When Andrew Noyes and his husband recently bought a house in San Francisco in September, it did not cross their minds that the new home would also be the home of a large beehive in the ceiling. According to Insider, he began suspecting a beehive was located in the ceiling after discovering not only live bees buzzing away in their home, but also bee carcasses.  Noyes reports that there had also been “substantial bee activity” outside of their home as well.

After hearing raindrop-like noises from the ceiling, Noyes and his husband decided to have someone look into it. On Twitter, he posted that he called a specialist with a “thermal imaging device, a stethoscope, and a drill.” This was when the beehive was discovered in the ceiling. Noyes continued to document this strange experience on Twitter in several posts over the weekend. The hive was found from the thermal imaging device, as it detects heat given off from the hive and swarm of bees. After removing parts of the ceiling, the beekeeper found the hive and explained that it was most likely there previous to Noyes moving in and suspected it had died out. The remaining bees were robber bees, whose main purpose is to steal the remaining honey for their hives  from the abandoned hive.

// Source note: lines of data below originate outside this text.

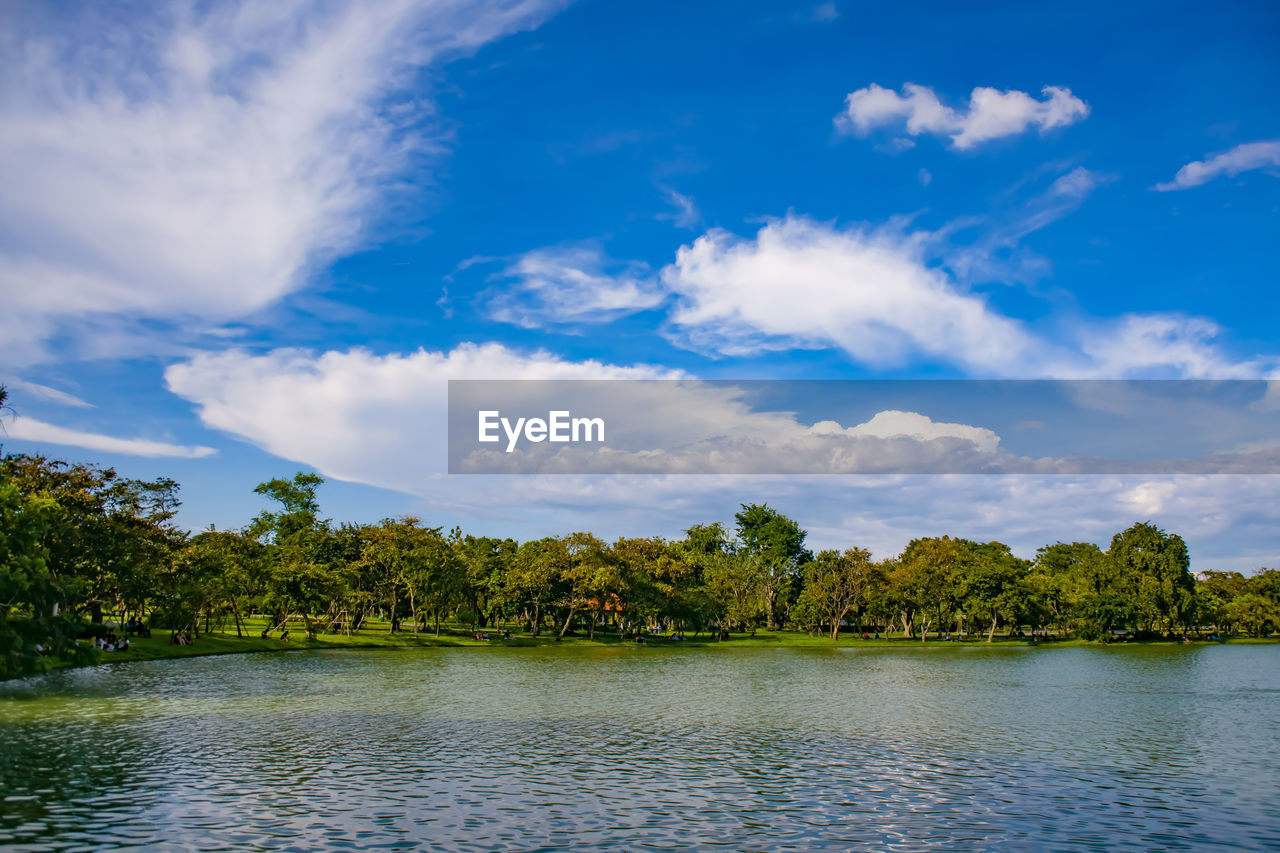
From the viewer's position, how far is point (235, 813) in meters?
21.1

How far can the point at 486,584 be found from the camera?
4405 inches

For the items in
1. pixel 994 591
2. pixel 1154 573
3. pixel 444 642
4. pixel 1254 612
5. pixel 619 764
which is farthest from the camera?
pixel 1254 612

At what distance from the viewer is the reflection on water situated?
794 inches

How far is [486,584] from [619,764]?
8622 cm

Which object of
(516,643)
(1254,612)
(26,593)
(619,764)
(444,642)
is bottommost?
(516,643)

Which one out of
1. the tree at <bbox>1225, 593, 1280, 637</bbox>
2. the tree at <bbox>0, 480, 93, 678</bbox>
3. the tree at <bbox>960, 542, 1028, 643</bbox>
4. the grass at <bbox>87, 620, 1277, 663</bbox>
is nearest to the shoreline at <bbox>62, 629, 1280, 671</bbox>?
the grass at <bbox>87, 620, 1277, 663</bbox>

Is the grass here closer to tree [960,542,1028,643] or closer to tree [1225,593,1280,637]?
tree [1225,593,1280,637]

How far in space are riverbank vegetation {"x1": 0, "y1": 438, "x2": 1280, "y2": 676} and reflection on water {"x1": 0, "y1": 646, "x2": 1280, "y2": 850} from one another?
36.1 feet

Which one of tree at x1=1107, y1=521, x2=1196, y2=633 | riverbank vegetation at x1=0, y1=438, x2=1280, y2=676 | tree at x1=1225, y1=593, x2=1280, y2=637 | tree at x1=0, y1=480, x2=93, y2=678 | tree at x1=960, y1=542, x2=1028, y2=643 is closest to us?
tree at x1=0, y1=480, x2=93, y2=678

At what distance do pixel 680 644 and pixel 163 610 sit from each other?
66.0m

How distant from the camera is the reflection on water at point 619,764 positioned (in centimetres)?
2016

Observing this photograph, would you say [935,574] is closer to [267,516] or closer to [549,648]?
[549,648]

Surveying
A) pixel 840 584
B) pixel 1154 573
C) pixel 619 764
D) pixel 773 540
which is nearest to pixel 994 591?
pixel 840 584

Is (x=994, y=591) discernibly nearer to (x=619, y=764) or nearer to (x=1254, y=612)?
(x=1254, y=612)
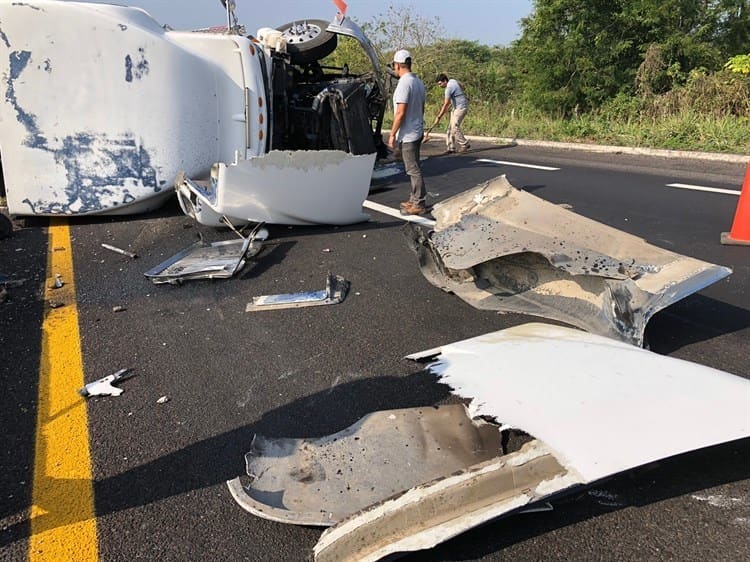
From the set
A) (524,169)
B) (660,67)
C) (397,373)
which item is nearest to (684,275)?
(397,373)

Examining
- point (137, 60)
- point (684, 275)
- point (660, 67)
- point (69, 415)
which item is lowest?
point (69, 415)

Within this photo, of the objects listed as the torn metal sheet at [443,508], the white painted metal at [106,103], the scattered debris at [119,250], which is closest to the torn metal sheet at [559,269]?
the torn metal sheet at [443,508]

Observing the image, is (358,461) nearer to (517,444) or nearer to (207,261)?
(517,444)

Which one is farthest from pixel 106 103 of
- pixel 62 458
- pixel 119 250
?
pixel 62 458

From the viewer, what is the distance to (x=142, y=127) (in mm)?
5387

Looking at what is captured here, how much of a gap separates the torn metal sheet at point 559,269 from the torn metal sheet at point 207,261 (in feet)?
4.91

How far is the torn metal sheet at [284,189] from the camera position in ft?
15.9

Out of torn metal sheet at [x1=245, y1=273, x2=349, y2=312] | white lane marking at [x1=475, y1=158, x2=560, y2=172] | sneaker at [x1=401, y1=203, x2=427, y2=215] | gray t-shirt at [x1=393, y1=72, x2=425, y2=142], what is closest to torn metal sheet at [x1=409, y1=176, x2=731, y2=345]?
torn metal sheet at [x1=245, y1=273, x2=349, y2=312]

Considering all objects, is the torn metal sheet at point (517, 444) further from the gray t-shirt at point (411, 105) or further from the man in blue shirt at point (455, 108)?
the man in blue shirt at point (455, 108)

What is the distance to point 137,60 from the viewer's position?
5.25m

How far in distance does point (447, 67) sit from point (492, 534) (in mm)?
22056

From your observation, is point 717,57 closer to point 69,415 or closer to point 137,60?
point 137,60

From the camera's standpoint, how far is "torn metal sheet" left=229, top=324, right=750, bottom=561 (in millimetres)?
1674

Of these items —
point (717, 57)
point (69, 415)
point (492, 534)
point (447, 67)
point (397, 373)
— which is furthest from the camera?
point (447, 67)
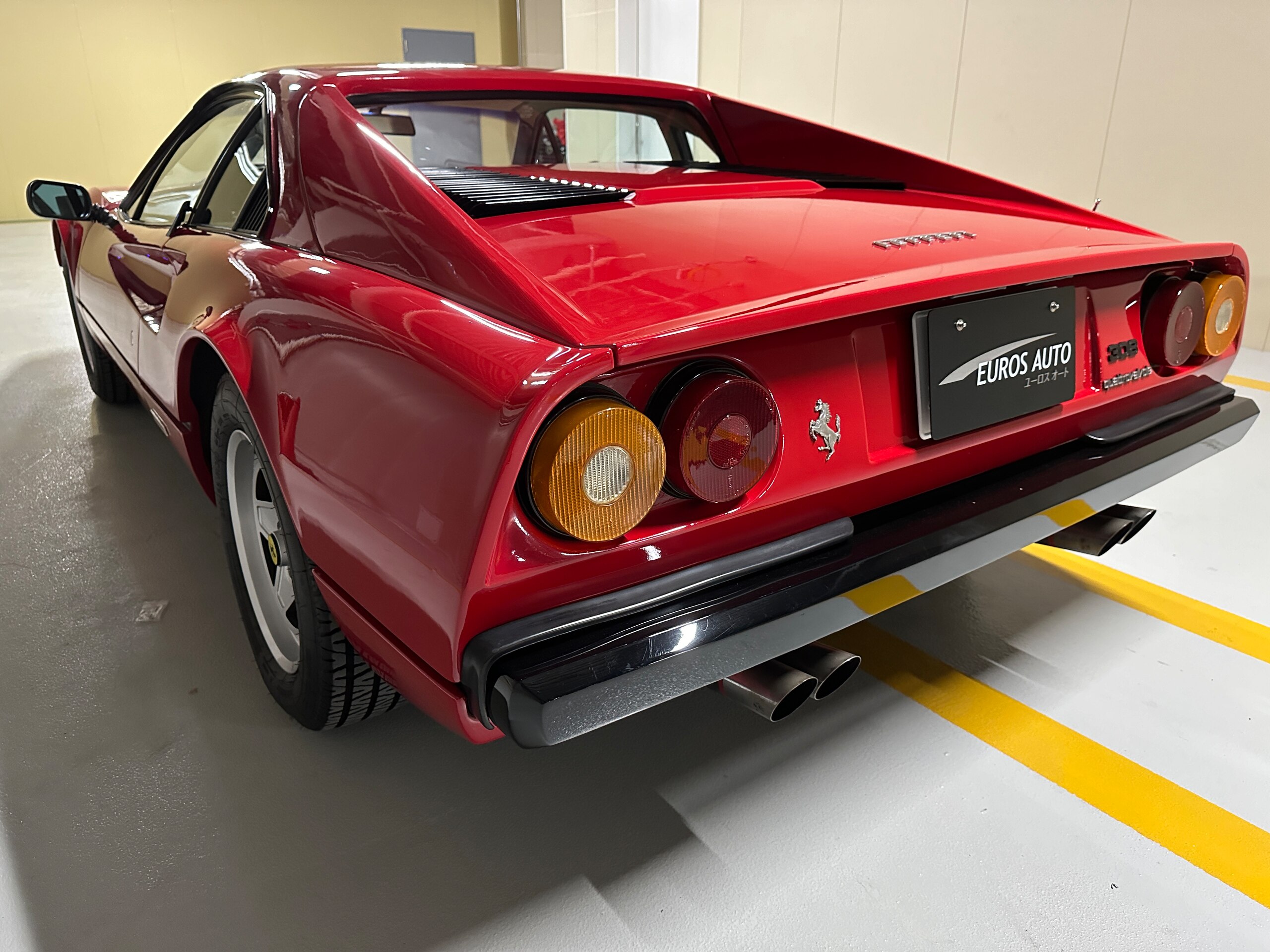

Noyes posted a vacuum that was made to remove the bees in a safe and humane way. Amazingly, the original hive produced an estimated amount of 1oo pounds of honey during the peak. To remove the hive, the beekeeper brought in an additional worker for assistance. Noyes was even given a souvenir and reports on Twitter that “the hive extraction filled a large compost bin and  now I don’t want to think about bees anymore.”

The extraction, which costed $500, was eventually a success as Noyes reported that he had spotted a few robber bees remaining, who seemed to look confused and trying to enter the home where the hive used to exist.